**To do**
Copy out each line in the material below that has the word "Fashion".

:: Material shown

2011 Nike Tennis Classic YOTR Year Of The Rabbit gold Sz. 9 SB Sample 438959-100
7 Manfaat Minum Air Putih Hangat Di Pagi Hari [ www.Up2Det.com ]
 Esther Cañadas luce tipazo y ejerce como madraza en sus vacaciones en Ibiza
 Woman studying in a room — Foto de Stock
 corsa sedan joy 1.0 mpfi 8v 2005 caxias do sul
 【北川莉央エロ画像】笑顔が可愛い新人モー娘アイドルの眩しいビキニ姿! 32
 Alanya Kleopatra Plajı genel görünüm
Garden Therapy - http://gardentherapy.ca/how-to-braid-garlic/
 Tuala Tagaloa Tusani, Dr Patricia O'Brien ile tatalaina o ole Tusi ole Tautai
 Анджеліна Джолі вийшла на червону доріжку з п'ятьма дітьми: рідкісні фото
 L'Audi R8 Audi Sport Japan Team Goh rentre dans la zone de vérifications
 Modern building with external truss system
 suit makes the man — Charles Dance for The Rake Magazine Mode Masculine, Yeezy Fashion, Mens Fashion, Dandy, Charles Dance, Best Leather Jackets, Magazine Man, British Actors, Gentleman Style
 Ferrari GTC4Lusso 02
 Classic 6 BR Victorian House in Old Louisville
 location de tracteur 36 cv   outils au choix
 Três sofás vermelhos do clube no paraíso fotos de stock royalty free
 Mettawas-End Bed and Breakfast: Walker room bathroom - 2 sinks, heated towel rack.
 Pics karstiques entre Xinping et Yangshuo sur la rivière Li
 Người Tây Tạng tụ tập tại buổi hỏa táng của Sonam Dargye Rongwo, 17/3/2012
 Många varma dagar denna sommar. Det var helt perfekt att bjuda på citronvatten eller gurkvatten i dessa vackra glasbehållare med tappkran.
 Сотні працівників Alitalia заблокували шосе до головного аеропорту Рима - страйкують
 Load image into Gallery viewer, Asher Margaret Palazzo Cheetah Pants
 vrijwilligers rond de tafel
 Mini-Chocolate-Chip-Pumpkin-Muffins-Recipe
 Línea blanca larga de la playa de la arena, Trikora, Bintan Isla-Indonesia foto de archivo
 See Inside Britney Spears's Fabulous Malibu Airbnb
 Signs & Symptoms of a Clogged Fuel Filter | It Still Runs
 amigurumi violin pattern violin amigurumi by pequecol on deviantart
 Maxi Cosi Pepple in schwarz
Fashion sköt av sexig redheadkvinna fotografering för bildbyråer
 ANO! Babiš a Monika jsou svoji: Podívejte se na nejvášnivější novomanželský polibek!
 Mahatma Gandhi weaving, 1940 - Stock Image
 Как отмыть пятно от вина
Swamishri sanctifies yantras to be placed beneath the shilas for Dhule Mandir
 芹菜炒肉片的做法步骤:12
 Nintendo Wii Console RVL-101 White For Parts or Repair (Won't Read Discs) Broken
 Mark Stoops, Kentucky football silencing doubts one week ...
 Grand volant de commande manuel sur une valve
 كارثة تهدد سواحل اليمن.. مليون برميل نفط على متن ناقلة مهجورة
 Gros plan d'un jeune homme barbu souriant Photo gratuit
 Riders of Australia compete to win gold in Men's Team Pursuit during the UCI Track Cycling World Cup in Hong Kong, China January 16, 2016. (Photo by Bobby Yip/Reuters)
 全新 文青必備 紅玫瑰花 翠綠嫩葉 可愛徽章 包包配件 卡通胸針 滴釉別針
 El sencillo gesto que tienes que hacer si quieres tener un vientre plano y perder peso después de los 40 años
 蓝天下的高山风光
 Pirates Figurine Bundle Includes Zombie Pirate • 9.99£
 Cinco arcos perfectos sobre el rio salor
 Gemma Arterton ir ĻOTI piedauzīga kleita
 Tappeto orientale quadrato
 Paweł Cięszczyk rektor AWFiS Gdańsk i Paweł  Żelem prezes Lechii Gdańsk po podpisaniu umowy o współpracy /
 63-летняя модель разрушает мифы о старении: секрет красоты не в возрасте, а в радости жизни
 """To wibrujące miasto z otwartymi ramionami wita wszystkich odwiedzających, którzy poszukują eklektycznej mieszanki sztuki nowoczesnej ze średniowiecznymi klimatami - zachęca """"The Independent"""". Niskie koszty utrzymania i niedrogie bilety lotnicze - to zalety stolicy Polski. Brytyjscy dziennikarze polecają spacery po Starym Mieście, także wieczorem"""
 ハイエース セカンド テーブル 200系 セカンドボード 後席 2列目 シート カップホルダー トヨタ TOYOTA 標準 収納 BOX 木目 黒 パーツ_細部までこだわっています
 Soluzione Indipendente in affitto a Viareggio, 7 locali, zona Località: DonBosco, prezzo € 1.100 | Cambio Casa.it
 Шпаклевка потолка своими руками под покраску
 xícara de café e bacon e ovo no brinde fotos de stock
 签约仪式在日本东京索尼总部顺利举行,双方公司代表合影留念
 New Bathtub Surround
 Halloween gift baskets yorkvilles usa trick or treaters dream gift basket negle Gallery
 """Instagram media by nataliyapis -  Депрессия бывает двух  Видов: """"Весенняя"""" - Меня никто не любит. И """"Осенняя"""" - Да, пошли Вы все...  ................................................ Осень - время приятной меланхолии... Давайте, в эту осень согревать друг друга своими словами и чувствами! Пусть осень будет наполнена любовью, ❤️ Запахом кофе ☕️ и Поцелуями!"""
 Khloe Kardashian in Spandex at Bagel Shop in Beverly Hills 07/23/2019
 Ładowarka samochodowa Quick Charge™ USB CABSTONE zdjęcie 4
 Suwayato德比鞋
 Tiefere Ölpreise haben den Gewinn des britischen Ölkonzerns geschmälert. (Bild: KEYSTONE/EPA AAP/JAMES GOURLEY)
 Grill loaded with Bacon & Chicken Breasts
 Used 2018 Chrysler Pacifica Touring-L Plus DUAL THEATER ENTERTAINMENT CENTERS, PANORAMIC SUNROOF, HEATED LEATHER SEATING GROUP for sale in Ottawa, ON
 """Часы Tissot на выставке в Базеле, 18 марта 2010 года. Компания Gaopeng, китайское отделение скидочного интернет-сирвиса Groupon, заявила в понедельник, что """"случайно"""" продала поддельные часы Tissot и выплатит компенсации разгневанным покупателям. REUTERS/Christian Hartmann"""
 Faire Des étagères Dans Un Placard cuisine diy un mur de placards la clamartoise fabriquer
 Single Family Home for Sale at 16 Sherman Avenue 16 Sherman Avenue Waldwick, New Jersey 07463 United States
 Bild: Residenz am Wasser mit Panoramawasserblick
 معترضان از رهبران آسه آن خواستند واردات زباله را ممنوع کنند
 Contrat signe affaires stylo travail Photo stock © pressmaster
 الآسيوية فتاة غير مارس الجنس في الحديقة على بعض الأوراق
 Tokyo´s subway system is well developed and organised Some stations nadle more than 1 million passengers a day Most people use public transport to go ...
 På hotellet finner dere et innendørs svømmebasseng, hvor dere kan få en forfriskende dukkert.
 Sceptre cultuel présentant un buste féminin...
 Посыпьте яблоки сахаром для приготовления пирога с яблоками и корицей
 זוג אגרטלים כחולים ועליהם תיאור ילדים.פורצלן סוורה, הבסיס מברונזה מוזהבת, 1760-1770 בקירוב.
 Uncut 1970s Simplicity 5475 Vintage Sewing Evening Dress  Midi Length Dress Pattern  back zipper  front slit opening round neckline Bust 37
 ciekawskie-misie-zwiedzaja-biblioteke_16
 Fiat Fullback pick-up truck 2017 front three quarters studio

::::

**Response**
 suit makes the man — Charles Dance for The Rake Magazine Mode Masculine, Yeezy Fashion, Mens Fashion, Dandy, Charles Dance, Best Leather Jackets, Magazine Man, British Actors, Gentleman Style
Fashion sköt av sexig redheadkvinna fotografering för bildbyråer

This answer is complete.